У каждой из сестер в девичестве было много поклонников, однако сестры совсем не походили друг на друга. Леди Босуэл всем своим складом несколько напоминала Кингс-Коплендов. Она отличалась смелостью, не переходившей, однако, в безрассудную отвагу, была честолюбива, стремилась возвеличить свой род и свою семью; рассказывали, что она сильно пришпоривала моего деда и, если только это не злостная выдумка, тот, человек от природы слабовольный, под влиянием своей супруги принял участие в кое-каких политических делах, в которые ему лучше было не соваться. Но вместе с тем это была женщина высоких правил, обладавшая к тому же чисто мужским здравым смыслом, о чем свидетельствуют многие из ее писем, по сию пору хранящиеся у меня в кабинете. Джемми Фолконер во всех отношениях была полной противоположностью своей сестре. Ее разумение не превышало среднего уровня, пожалуй, даже не достигало его. Красота ее в молодости более всего заключалась в нежности кожи и правильности черт, впрочем маловыразительных. Но и эти прелести быстро поблекли под воздействием страданий, неизбежных, когда супруги совершенно не подходят друг к другу. Леди Форестер страстно любила своего мужа, выказывавшего ей учтивое, но жестокое равнодушие, которое для женщины, чье сердце было столь же нежно, сколь разумение скудно, может быть, было более мучительно, чем неприкрытое дурное обращение.

Сэр Филип был сластолюбец — иначе говоря, законченный эгоист; всем своим складом и характером он был подобен рапире, которою так искусно владел: как она, изящный, отточенный, блистающий, и вместе с тем — негнущийся и беспощадный. В своих отношениях с женой он так искусно и неукоснительно соблюдал все общепринятые условности, что она даже не вызывала сочувствия в свете, а ведь — как это сочувствие ни бесполезно и ни бесплодно для страждущих, — для женщин такого склада, как леди Форестер, сознание, что она его лишена, было весьма горестным.

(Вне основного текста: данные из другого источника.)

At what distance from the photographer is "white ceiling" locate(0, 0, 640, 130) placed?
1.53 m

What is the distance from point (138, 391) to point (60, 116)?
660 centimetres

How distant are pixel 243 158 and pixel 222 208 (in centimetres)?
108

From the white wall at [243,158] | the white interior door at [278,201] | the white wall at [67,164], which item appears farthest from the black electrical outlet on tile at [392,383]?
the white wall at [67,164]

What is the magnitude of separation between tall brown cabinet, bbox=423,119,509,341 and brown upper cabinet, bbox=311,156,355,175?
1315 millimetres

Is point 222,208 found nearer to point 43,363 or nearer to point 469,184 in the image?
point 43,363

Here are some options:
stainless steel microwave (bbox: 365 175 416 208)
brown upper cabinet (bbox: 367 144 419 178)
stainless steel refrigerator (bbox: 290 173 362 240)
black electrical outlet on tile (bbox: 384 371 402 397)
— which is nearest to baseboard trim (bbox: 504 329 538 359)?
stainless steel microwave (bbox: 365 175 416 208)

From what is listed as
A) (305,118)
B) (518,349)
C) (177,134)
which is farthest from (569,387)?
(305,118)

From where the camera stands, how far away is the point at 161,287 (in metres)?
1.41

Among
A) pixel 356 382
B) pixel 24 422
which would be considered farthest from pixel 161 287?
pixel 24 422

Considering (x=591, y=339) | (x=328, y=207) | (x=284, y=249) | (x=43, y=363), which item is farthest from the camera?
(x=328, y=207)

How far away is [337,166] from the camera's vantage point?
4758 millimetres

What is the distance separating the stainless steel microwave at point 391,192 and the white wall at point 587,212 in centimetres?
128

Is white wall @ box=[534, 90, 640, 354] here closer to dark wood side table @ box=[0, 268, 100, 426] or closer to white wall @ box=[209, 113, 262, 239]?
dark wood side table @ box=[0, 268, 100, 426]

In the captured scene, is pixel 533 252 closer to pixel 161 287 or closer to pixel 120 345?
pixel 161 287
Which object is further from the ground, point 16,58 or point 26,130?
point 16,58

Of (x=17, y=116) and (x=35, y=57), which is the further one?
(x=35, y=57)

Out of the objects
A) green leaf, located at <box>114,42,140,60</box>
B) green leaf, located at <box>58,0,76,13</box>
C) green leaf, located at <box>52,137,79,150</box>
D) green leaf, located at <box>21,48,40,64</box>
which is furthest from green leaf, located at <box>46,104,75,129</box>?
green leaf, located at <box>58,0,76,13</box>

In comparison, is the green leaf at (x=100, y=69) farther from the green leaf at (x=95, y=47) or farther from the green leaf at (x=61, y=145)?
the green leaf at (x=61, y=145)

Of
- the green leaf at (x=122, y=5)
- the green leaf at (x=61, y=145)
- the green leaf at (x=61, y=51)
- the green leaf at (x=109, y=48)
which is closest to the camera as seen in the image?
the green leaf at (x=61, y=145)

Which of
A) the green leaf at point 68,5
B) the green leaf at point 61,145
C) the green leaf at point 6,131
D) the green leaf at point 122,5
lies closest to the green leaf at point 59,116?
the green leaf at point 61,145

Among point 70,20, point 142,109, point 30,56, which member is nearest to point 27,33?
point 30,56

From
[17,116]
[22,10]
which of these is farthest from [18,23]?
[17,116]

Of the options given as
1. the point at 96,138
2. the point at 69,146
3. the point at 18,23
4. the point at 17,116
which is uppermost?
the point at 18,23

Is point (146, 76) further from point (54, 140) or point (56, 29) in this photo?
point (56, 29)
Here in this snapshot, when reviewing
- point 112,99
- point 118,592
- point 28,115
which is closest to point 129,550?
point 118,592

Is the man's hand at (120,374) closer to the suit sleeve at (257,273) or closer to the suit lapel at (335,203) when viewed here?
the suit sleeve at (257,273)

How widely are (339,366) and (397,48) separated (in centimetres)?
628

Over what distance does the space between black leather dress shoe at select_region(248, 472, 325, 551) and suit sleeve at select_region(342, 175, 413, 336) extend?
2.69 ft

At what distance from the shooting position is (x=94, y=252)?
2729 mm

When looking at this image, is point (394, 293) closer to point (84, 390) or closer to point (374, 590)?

Светские кумушки делали все от них зависевшее, чтобы представить в выгодном свете не страдалицу жену, а беспутного мужа. Некоторые называли ее жалкой дурочкой и заявляли, что, имей она хоть малую толику ума своей сестры, она образумила бы любого сэра Филипа, будь он строптив, как сам Фолконбридж[19]. Но в большинстве своем знакомые этой супружеской четы, прикидываясь беспристрастными, винили обе стороны, хотя, в сущности, перед ними были всего-навсего поработитель и порабощенная. А говорили о нем примерно так: «Конечно, никто не станет оправдывать сэра Филипа Форестера, но ведь всем известно, что он за человек, и Джемми Фолконер могла с самого начала знать, что именно ее ожидает. Чего ради она так старалась женить на себе сэра Филипа? Он никогда бы не обратил на нее внимания, не вешайся она ему на шею со своими жалкими десятью тысячами. Я более чем уверена, что если ему нужно было приданое, он сильно продешевил. Он мог сделать куда лучшую партию — уж это я доподлинно знаю. И наконец, коли он ей достался, разве не могла она постараться сделать домашний очаг более привлекательным для него, почаще приглашать его друзей, вместо того чтобы донимать его детским визгом. Да и вообще ей следовало заботиться о том, чтобы все в доме и в быту было красиво, выдержано в хорошем вкусе. Я не сомневаюсь, будь у него жена, которая умела бы с ним обращаться, сэр Филип был бы прекрасным семьянином».

Но, воздвигая это идеальное здание семейного счастья, беспристрастные критики забывали, что во всем этом недоставало краеугольного камня, — ведь расходы по радушному приему достойных гостей должен был нести сэр Филип, а у нашего кавалера, при совершенном расстройстве его финансов, не хватало средств на то, чтобы оказывать широкое гостеприимство и одновременно тратиться на свои menus plaisirs*. (*удовольствия (фр.))  Поэтому, несмотря на все мудрые советы, которые благожелательные приятельницы расточали его жене, сэр Филип веселился и увеселял других везде и всюду, только не у себя, а дома оставлял унылый очаг и тоскующую супругу.

В конце концов, когда сэр Филип безнадежно запутался в своих денежных делах, а семейный круг, как ни мало он там бывал, ему совершенно опостылел, он решил поехать на континент в качестве добровольца.[20] В те времена люди фешенебельные часто поступали так, и, возможно, наш кавалер рассудил, что оттенок воинственности, как раз достаточный, чтобы усилить, но не огрубить те достоинства, которыми он обладал как beau garçon*, (*красавец мужчина (фр.)) необходим, чтобы сохранить то высокое положение, которое он занимал в ряду любимцев большого света.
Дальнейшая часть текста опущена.